Book Review: Mary Anne and Miss Priss

Title: Mary Anne and Miss Priss

Author: Ann M. Martin

Date: 1994

Publisher: Scholastic

ISBN: 0-590-47011-6

Length: 141 pages

Quote: “[Jenny had] acted so prim and proper and had been so fussy about the food she ate and the clothes she wore, that we’d often call her Miss Priss.”

Four-year-old Jenny can seem more appearance-conscious than her thirteen-year-old Baby-Sitters. The Baby-Sitters feel relieved when Jenny can be persuaded to wear trousers. Then she suddenly reverts to wearing only frilly dresses and doing only things in which she can keep her dresses tidy. Mary Anne soon finds out her secret: Jenny and baby sister Andrea are working as TV models. Again.

There are more modeling jobs for babies than there are for four-year-olds. Jenny is as drained by auditions and as crushed by not being chosen as an older actress, too, and even feels jealous envy toward Andrea.

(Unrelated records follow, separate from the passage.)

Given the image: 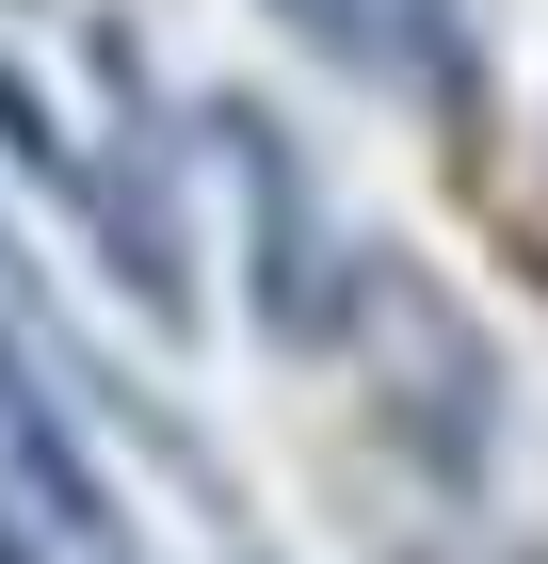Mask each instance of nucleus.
Wrapping results in <instances>:
<instances>
[{"label": "nucleus", "mask_w": 548, "mask_h": 564, "mask_svg": "<svg viewBox=\"0 0 548 564\" xmlns=\"http://www.w3.org/2000/svg\"><path fill=\"white\" fill-rule=\"evenodd\" d=\"M291 17H323V48H339V65H420L387 17H436V33H452V0H291Z\"/></svg>", "instance_id": "1"}]
</instances>
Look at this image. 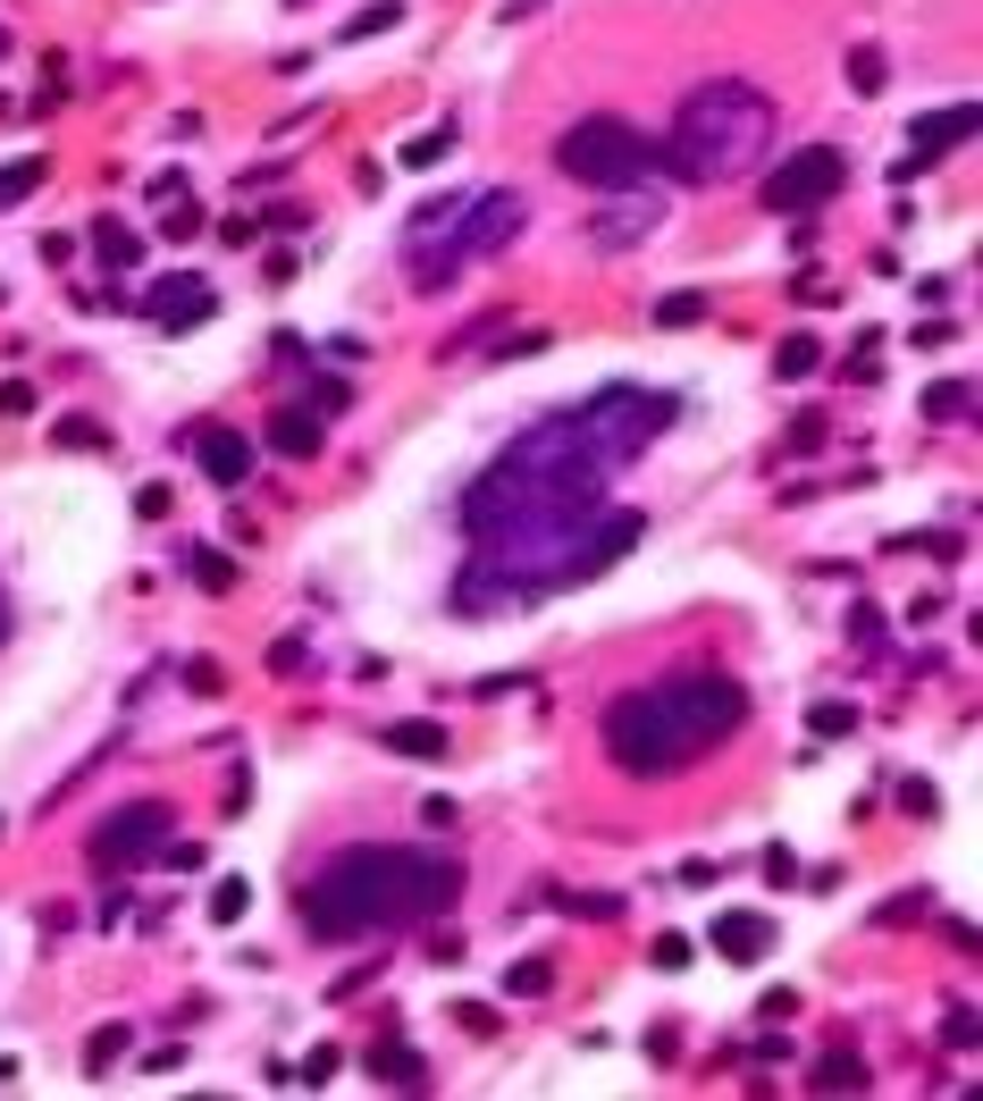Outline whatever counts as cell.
<instances>
[{
  "label": "cell",
  "instance_id": "cell-1",
  "mask_svg": "<svg viewBox=\"0 0 983 1101\" xmlns=\"http://www.w3.org/2000/svg\"><path fill=\"white\" fill-rule=\"evenodd\" d=\"M656 429H673V396L656 387H605L588 404H564L538 429H522L488 472L463 488V530L488 538L513 522H572V513H597L614 472L639 455Z\"/></svg>",
  "mask_w": 983,
  "mask_h": 1101
},
{
  "label": "cell",
  "instance_id": "cell-2",
  "mask_svg": "<svg viewBox=\"0 0 983 1101\" xmlns=\"http://www.w3.org/2000/svg\"><path fill=\"white\" fill-rule=\"evenodd\" d=\"M454 900H463V866L454 857L396 850V841H354V850H337L302 883V925L320 942H354V933H387V925H429Z\"/></svg>",
  "mask_w": 983,
  "mask_h": 1101
},
{
  "label": "cell",
  "instance_id": "cell-3",
  "mask_svg": "<svg viewBox=\"0 0 983 1101\" xmlns=\"http://www.w3.org/2000/svg\"><path fill=\"white\" fill-rule=\"evenodd\" d=\"M748 723V690L715 665H681L647 690H623L605 706V757L630 782H664L681 765H698L706 748H723Z\"/></svg>",
  "mask_w": 983,
  "mask_h": 1101
},
{
  "label": "cell",
  "instance_id": "cell-4",
  "mask_svg": "<svg viewBox=\"0 0 983 1101\" xmlns=\"http://www.w3.org/2000/svg\"><path fill=\"white\" fill-rule=\"evenodd\" d=\"M765 143H774V101L756 93V85H739V77H715V85H698V93L681 101L656 169L681 177V186H723V177H739Z\"/></svg>",
  "mask_w": 983,
  "mask_h": 1101
},
{
  "label": "cell",
  "instance_id": "cell-5",
  "mask_svg": "<svg viewBox=\"0 0 983 1101\" xmlns=\"http://www.w3.org/2000/svg\"><path fill=\"white\" fill-rule=\"evenodd\" d=\"M529 202L513 186H488V194H437V202L413 210V228H404V269H413L420 295H437L446 278H463L471 261L505 252L522 236Z\"/></svg>",
  "mask_w": 983,
  "mask_h": 1101
},
{
  "label": "cell",
  "instance_id": "cell-6",
  "mask_svg": "<svg viewBox=\"0 0 983 1101\" xmlns=\"http://www.w3.org/2000/svg\"><path fill=\"white\" fill-rule=\"evenodd\" d=\"M555 169H564L572 186L630 194V186L656 177V143H647L630 118H580V127H564V143H555Z\"/></svg>",
  "mask_w": 983,
  "mask_h": 1101
},
{
  "label": "cell",
  "instance_id": "cell-7",
  "mask_svg": "<svg viewBox=\"0 0 983 1101\" xmlns=\"http://www.w3.org/2000/svg\"><path fill=\"white\" fill-rule=\"evenodd\" d=\"M841 186H850V160L832 152V143H798V152L782 160L774 177H765V210H782V219H807V210H824Z\"/></svg>",
  "mask_w": 983,
  "mask_h": 1101
},
{
  "label": "cell",
  "instance_id": "cell-8",
  "mask_svg": "<svg viewBox=\"0 0 983 1101\" xmlns=\"http://www.w3.org/2000/svg\"><path fill=\"white\" fill-rule=\"evenodd\" d=\"M151 850H169V807L160 799H135V807H118V816L93 824V866H143Z\"/></svg>",
  "mask_w": 983,
  "mask_h": 1101
},
{
  "label": "cell",
  "instance_id": "cell-9",
  "mask_svg": "<svg viewBox=\"0 0 983 1101\" xmlns=\"http://www.w3.org/2000/svg\"><path fill=\"white\" fill-rule=\"evenodd\" d=\"M664 228V202H614V210H597L588 219V252H623V245H639V236H656Z\"/></svg>",
  "mask_w": 983,
  "mask_h": 1101
},
{
  "label": "cell",
  "instance_id": "cell-10",
  "mask_svg": "<svg viewBox=\"0 0 983 1101\" xmlns=\"http://www.w3.org/2000/svg\"><path fill=\"white\" fill-rule=\"evenodd\" d=\"M143 311H151L160 328H193V320H210V311H219V295H210L202 278H160V286L143 295Z\"/></svg>",
  "mask_w": 983,
  "mask_h": 1101
},
{
  "label": "cell",
  "instance_id": "cell-11",
  "mask_svg": "<svg viewBox=\"0 0 983 1101\" xmlns=\"http://www.w3.org/2000/svg\"><path fill=\"white\" fill-rule=\"evenodd\" d=\"M193 455H202V472L219 479V488H245V472H252V437H236V429H219V420H202V429H193Z\"/></svg>",
  "mask_w": 983,
  "mask_h": 1101
},
{
  "label": "cell",
  "instance_id": "cell-12",
  "mask_svg": "<svg viewBox=\"0 0 983 1101\" xmlns=\"http://www.w3.org/2000/svg\"><path fill=\"white\" fill-rule=\"evenodd\" d=\"M966 127H975V110H966V101H959V110H933V118H916V127H907V160H900V177H916L925 160H942L950 143L966 135Z\"/></svg>",
  "mask_w": 983,
  "mask_h": 1101
},
{
  "label": "cell",
  "instance_id": "cell-13",
  "mask_svg": "<svg viewBox=\"0 0 983 1101\" xmlns=\"http://www.w3.org/2000/svg\"><path fill=\"white\" fill-rule=\"evenodd\" d=\"M706 942H715L723 959H732V968H756V959L774 950V925H765V916H756V909H723Z\"/></svg>",
  "mask_w": 983,
  "mask_h": 1101
},
{
  "label": "cell",
  "instance_id": "cell-14",
  "mask_svg": "<svg viewBox=\"0 0 983 1101\" xmlns=\"http://www.w3.org/2000/svg\"><path fill=\"white\" fill-rule=\"evenodd\" d=\"M370 1077L387 1084V1093H429V1060H420L413 1043H378L370 1051Z\"/></svg>",
  "mask_w": 983,
  "mask_h": 1101
},
{
  "label": "cell",
  "instance_id": "cell-15",
  "mask_svg": "<svg viewBox=\"0 0 983 1101\" xmlns=\"http://www.w3.org/2000/svg\"><path fill=\"white\" fill-rule=\"evenodd\" d=\"M378 741L396 748V757H420V765H429V757H446V748H454V732H446V723H429V715H404V723H387Z\"/></svg>",
  "mask_w": 983,
  "mask_h": 1101
},
{
  "label": "cell",
  "instance_id": "cell-16",
  "mask_svg": "<svg viewBox=\"0 0 983 1101\" xmlns=\"http://www.w3.org/2000/svg\"><path fill=\"white\" fill-rule=\"evenodd\" d=\"M269 446H278V455H320V420L302 413V404H286V413H269Z\"/></svg>",
  "mask_w": 983,
  "mask_h": 1101
},
{
  "label": "cell",
  "instance_id": "cell-17",
  "mask_svg": "<svg viewBox=\"0 0 983 1101\" xmlns=\"http://www.w3.org/2000/svg\"><path fill=\"white\" fill-rule=\"evenodd\" d=\"M866 1060H850V1051H824L815 1060V1077H807V1093H866Z\"/></svg>",
  "mask_w": 983,
  "mask_h": 1101
},
{
  "label": "cell",
  "instance_id": "cell-18",
  "mask_svg": "<svg viewBox=\"0 0 983 1101\" xmlns=\"http://www.w3.org/2000/svg\"><path fill=\"white\" fill-rule=\"evenodd\" d=\"M42 177H51V160H42V152H26V160H0V210H9V202H26V194H34Z\"/></svg>",
  "mask_w": 983,
  "mask_h": 1101
},
{
  "label": "cell",
  "instance_id": "cell-19",
  "mask_svg": "<svg viewBox=\"0 0 983 1101\" xmlns=\"http://www.w3.org/2000/svg\"><path fill=\"white\" fill-rule=\"evenodd\" d=\"M118 1060H127V1025H93V1043H85V1077L101 1084Z\"/></svg>",
  "mask_w": 983,
  "mask_h": 1101
},
{
  "label": "cell",
  "instance_id": "cell-20",
  "mask_svg": "<svg viewBox=\"0 0 983 1101\" xmlns=\"http://www.w3.org/2000/svg\"><path fill=\"white\" fill-rule=\"evenodd\" d=\"M93 245H101V261H110V269H135V261H143V236H135V228H118V219H101V228H93Z\"/></svg>",
  "mask_w": 983,
  "mask_h": 1101
},
{
  "label": "cell",
  "instance_id": "cell-21",
  "mask_svg": "<svg viewBox=\"0 0 983 1101\" xmlns=\"http://www.w3.org/2000/svg\"><path fill=\"white\" fill-rule=\"evenodd\" d=\"M245 909H252V883L245 874H219V883H210V925H236Z\"/></svg>",
  "mask_w": 983,
  "mask_h": 1101
},
{
  "label": "cell",
  "instance_id": "cell-22",
  "mask_svg": "<svg viewBox=\"0 0 983 1101\" xmlns=\"http://www.w3.org/2000/svg\"><path fill=\"white\" fill-rule=\"evenodd\" d=\"M966 404H975V387H966V379L925 387V420H966Z\"/></svg>",
  "mask_w": 983,
  "mask_h": 1101
},
{
  "label": "cell",
  "instance_id": "cell-23",
  "mask_svg": "<svg viewBox=\"0 0 983 1101\" xmlns=\"http://www.w3.org/2000/svg\"><path fill=\"white\" fill-rule=\"evenodd\" d=\"M815 361H824V345H815V337H782V354H774V379H807Z\"/></svg>",
  "mask_w": 983,
  "mask_h": 1101
},
{
  "label": "cell",
  "instance_id": "cell-24",
  "mask_svg": "<svg viewBox=\"0 0 983 1101\" xmlns=\"http://www.w3.org/2000/svg\"><path fill=\"white\" fill-rule=\"evenodd\" d=\"M547 984H555V968H547V959H513V975H505V992H513V1001H538Z\"/></svg>",
  "mask_w": 983,
  "mask_h": 1101
},
{
  "label": "cell",
  "instance_id": "cell-25",
  "mask_svg": "<svg viewBox=\"0 0 983 1101\" xmlns=\"http://www.w3.org/2000/svg\"><path fill=\"white\" fill-rule=\"evenodd\" d=\"M883 77H891L883 51H874V42H857V51H850V93H883Z\"/></svg>",
  "mask_w": 983,
  "mask_h": 1101
},
{
  "label": "cell",
  "instance_id": "cell-26",
  "mask_svg": "<svg viewBox=\"0 0 983 1101\" xmlns=\"http://www.w3.org/2000/svg\"><path fill=\"white\" fill-rule=\"evenodd\" d=\"M446 152H454V127H429V135H413V143H404V169H437Z\"/></svg>",
  "mask_w": 983,
  "mask_h": 1101
},
{
  "label": "cell",
  "instance_id": "cell-27",
  "mask_svg": "<svg viewBox=\"0 0 983 1101\" xmlns=\"http://www.w3.org/2000/svg\"><path fill=\"white\" fill-rule=\"evenodd\" d=\"M186 572L202 581V589H236V564H227V555H210V547H186Z\"/></svg>",
  "mask_w": 983,
  "mask_h": 1101
},
{
  "label": "cell",
  "instance_id": "cell-28",
  "mask_svg": "<svg viewBox=\"0 0 983 1101\" xmlns=\"http://www.w3.org/2000/svg\"><path fill=\"white\" fill-rule=\"evenodd\" d=\"M345 404H354V387H345V379H311V396H302V413H311V420H337Z\"/></svg>",
  "mask_w": 983,
  "mask_h": 1101
},
{
  "label": "cell",
  "instance_id": "cell-29",
  "mask_svg": "<svg viewBox=\"0 0 983 1101\" xmlns=\"http://www.w3.org/2000/svg\"><path fill=\"white\" fill-rule=\"evenodd\" d=\"M916 916H933V892H900L874 909V925H916Z\"/></svg>",
  "mask_w": 983,
  "mask_h": 1101
},
{
  "label": "cell",
  "instance_id": "cell-30",
  "mask_svg": "<svg viewBox=\"0 0 983 1101\" xmlns=\"http://www.w3.org/2000/svg\"><path fill=\"white\" fill-rule=\"evenodd\" d=\"M807 732H815V741H850V732H857V706H815Z\"/></svg>",
  "mask_w": 983,
  "mask_h": 1101
},
{
  "label": "cell",
  "instance_id": "cell-31",
  "mask_svg": "<svg viewBox=\"0 0 983 1101\" xmlns=\"http://www.w3.org/2000/svg\"><path fill=\"white\" fill-rule=\"evenodd\" d=\"M689 320H706V295H664L656 304V328H689Z\"/></svg>",
  "mask_w": 983,
  "mask_h": 1101
},
{
  "label": "cell",
  "instance_id": "cell-32",
  "mask_svg": "<svg viewBox=\"0 0 983 1101\" xmlns=\"http://www.w3.org/2000/svg\"><path fill=\"white\" fill-rule=\"evenodd\" d=\"M975 1034H983V1025H975V1009L959 1001V1009L942 1018V1043H950V1051H975Z\"/></svg>",
  "mask_w": 983,
  "mask_h": 1101
},
{
  "label": "cell",
  "instance_id": "cell-33",
  "mask_svg": "<svg viewBox=\"0 0 983 1101\" xmlns=\"http://www.w3.org/2000/svg\"><path fill=\"white\" fill-rule=\"evenodd\" d=\"M396 18H404V9H396V0H378V9H361V18H354V26H345V42H370V34H378V26H396Z\"/></svg>",
  "mask_w": 983,
  "mask_h": 1101
},
{
  "label": "cell",
  "instance_id": "cell-34",
  "mask_svg": "<svg viewBox=\"0 0 983 1101\" xmlns=\"http://www.w3.org/2000/svg\"><path fill=\"white\" fill-rule=\"evenodd\" d=\"M328 1077H337V1051L320 1043V1051H311V1060H302V1068H295V1077H286V1084H328Z\"/></svg>",
  "mask_w": 983,
  "mask_h": 1101
},
{
  "label": "cell",
  "instance_id": "cell-35",
  "mask_svg": "<svg viewBox=\"0 0 983 1101\" xmlns=\"http://www.w3.org/2000/svg\"><path fill=\"white\" fill-rule=\"evenodd\" d=\"M656 968H664V975L689 968V933H656Z\"/></svg>",
  "mask_w": 983,
  "mask_h": 1101
},
{
  "label": "cell",
  "instance_id": "cell-36",
  "mask_svg": "<svg viewBox=\"0 0 983 1101\" xmlns=\"http://www.w3.org/2000/svg\"><path fill=\"white\" fill-rule=\"evenodd\" d=\"M0 413L26 420V413H34V387H26V379H0Z\"/></svg>",
  "mask_w": 983,
  "mask_h": 1101
},
{
  "label": "cell",
  "instance_id": "cell-37",
  "mask_svg": "<svg viewBox=\"0 0 983 1101\" xmlns=\"http://www.w3.org/2000/svg\"><path fill=\"white\" fill-rule=\"evenodd\" d=\"M186 682H193V690H202V698H219V690H227V673H219V665H210V656H193V665H186Z\"/></svg>",
  "mask_w": 983,
  "mask_h": 1101
},
{
  "label": "cell",
  "instance_id": "cell-38",
  "mask_svg": "<svg viewBox=\"0 0 983 1101\" xmlns=\"http://www.w3.org/2000/svg\"><path fill=\"white\" fill-rule=\"evenodd\" d=\"M135 513H143V522H160V513H169V479H151V488H135Z\"/></svg>",
  "mask_w": 983,
  "mask_h": 1101
},
{
  "label": "cell",
  "instance_id": "cell-39",
  "mask_svg": "<svg viewBox=\"0 0 983 1101\" xmlns=\"http://www.w3.org/2000/svg\"><path fill=\"white\" fill-rule=\"evenodd\" d=\"M850 639H857V647H883V614L857 606V614H850Z\"/></svg>",
  "mask_w": 983,
  "mask_h": 1101
},
{
  "label": "cell",
  "instance_id": "cell-40",
  "mask_svg": "<svg viewBox=\"0 0 983 1101\" xmlns=\"http://www.w3.org/2000/svg\"><path fill=\"white\" fill-rule=\"evenodd\" d=\"M900 799H907V816H933V807H942V791H933V782H907Z\"/></svg>",
  "mask_w": 983,
  "mask_h": 1101
},
{
  "label": "cell",
  "instance_id": "cell-41",
  "mask_svg": "<svg viewBox=\"0 0 983 1101\" xmlns=\"http://www.w3.org/2000/svg\"><path fill=\"white\" fill-rule=\"evenodd\" d=\"M454 816H463V807H454V799H446V791H437V799H420V824H437V833H446V824H454Z\"/></svg>",
  "mask_w": 983,
  "mask_h": 1101
},
{
  "label": "cell",
  "instance_id": "cell-42",
  "mask_svg": "<svg viewBox=\"0 0 983 1101\" xmlns=\"http://www.w3.org/2000/svg\"><path fill=\"white\" fill-rule=\"evenodd\" d=\"M169 236H177V245H186V236H202V210L177 202V210H169Z\"/></svg>",
  "mask_w": 983,
  "mask_h": 1101
},
{
  "label": "cell",
  "instance_id": "cell-43",
  "mask_svg": "<svg viewBox=\"0 0 983 1101\" xmlns=\"http://www.w3.org/2000/svg\"><path fill=\"white\" fill-rule=\"evenodd\" d=\"M791 1009H798V992H765V1001H756V1018H765V1025H782Z\"/></svg>",
  "mask_w": 983,
  "mask_h": 1101
},
{
  "label": "cell",
  "instance_id": "cell-44",
  "mask_svg": "<svg viewBox=\"0 0 983 1101\" xmlns=\"http://www.w3.org/2000/svg\"><path fill=\"white\" fill-rule=\"evenodd\" d=\"M529 9H547V0H505V18H529Z\"/></svg>",
  "mask_w": 983,
  "mask_h": 1101
},
{
  "label": "cell",
  "instance_id": "cell-45",
  "mask_svg": "<svg viewBox=\"0 0 983 1101\" xmlns=\"http://www.w3.org/2000/svg\"><path fill=\"white\" fill-rule=\"evenodd\" d=\"M0 639H9V597H0Z\"/></svg>",
  "mask_w": 983,
  "mask_h": 1101
},
{
  "label": "cell",
  "instance_id": "cell-46",
  "mask_svg": "<svg viewBox=\"0 0 983 1101\" xmlns=\"http://www.w3.org/2000/svg\"><path fill=\"white\" fill-rule=\"evenodd\" d=\"M0 59H9V34H0Z\"/></svg>",
  "mask_w": 983,
  "mask_h": 1101
}]
</instances>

Fortunately, neither envy nor any other Deadly Sin can survive very long in the Baby-Sitters’ World of Nice. Mary Anne and Jenny’s mother decode Jenny’s fancier fashion statement fast and, since the Baby-Sitters Club books aren’t really novels so much as teaching stories about how a problem in baby-sitting can be resolved, everyone lives mostly happily ever after...although some subplots form, among Mary Anne’s half-dozen best friends, setting the stage for the next few volumes in the series.

The intended audience for these stories are in grades five through eight. The reading level might be an easy challenge for grade three. The stories are a quick, light, nostalgic read for any adults who still want one. While some publishers like to hustle books on and off store shelves for their own profit, as opposed to those of writers, readers, or booksellers, Scholastic keeps its books available through school book clubs. As a result, they report, although the Baby-Sitters Club would be older moms by now if they were real people, their adventures are still selling well. Other publishers who want steady streams of revenue could profit from Scholastic’s good example.